Any road, having made such a promise, I am working on keeping it. Sadly, I forgot the whole read it immediately part of the promise, and have continued to read two of the other books I’m in the middle of (Nicholas Nickleby, again, and The Story Is True, oh, and Aubrey’s Brief Lives in the downstairs bathroom) whilst starting on Little Brother. So I’ve decided to make up a bit for the slowness by writing an interim report, and likely a series of interim reports, rather than just writing one Book Report at the end of the thing, where I get all distracted by something somebody else named Cory once said and never get around to the book.

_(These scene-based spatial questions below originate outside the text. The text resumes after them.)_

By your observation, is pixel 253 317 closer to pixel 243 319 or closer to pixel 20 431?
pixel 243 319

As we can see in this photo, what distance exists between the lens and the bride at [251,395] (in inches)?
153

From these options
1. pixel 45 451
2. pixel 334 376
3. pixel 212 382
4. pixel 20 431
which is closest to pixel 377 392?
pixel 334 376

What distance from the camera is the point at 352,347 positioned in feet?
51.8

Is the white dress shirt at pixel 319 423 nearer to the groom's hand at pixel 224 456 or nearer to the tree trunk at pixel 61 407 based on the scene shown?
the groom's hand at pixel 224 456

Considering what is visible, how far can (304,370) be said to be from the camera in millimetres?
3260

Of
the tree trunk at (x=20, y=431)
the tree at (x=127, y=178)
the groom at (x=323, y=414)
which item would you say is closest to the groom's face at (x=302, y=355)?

Y’all are familiar with Cory Doctorow? Yes? This is a book for teenagers, with a seventeen-year-old protagonist, or at least so it appears to me at this point (p. 96, partway through Chapter Six), and I’d be surprised if Mr. Doctorow screws around with PoV stuff at this point. It’s set in the near future, and is a sort of dystopian Homeland Security State riff. At the beginning, the security theater and privacy violations (particularly of teenagers, for their safety) are already significantly worse than they are now, and then somebody blows up the Bay Bridge and the security guys crack down hard. Our Hero, whose nom de net is w1n5t0n, which thank you Mr. Doctorow he doesn't actually type out very often so far, is detained and mildly abused by The Man, and goes on a sort of anti-Statist whatsit.

I find dystopia depressing. No, don’t laugh. I mean that I find it depressing to read books set in dystopias. I was in a bad mood already, and this book (I think, insofar as I have any confidence in what actually affects my moods) deepened it. The dystopia is alarmingly plausible as a near future, which makes it worse. It’s fiction, sure, but my reaction is to defend the present situation, saying that it isn’t as bad as all that, which isn’t the point. To some extent, this is an if this goes on story, and I can’t really argue with that.

It’s more depressing because it’s set in San Francisco, and largely in a part of town I know, or used to. Goat Hill Pizza! They used to have a special, one night a week, all you could eat for something like eight bucks a head, and they would come around with pizza pies for you to nab a slice. The four of us (usually) could each eat different things, one or two of us would delight in eating small pieces of four or five different pies (with different toppings, I mean), and I would absolutely eat myself sick. I mean, disgusting. We’d stagger up to the bus stop. I can’t remember the number of that bus line. Feh. Anyway, a good memory in retrospect, even if my gut may not have forgiven me. How dare the DHS goons eat Goat Hill Pizza! Which, of course, is all deliberate and so on, but my bad mood doesn’t lift just because somebody crafted it with care.

I suspect there will be triumph, and come-uppance, and so on. I sure hope so. I’ll let you know.

Tolerabimus quod tolerare debemus,
-Vardibidian.







1 thought on “Nielsen Hayden, Doctorow, Dystopia, et cetera

  1. Chris

    I understand that Neil Gaiman also recommended LITTLE BROTHER. A good endorsement, that, but the next Y.A. book I’d like to read is SLAM by Nick Hornby.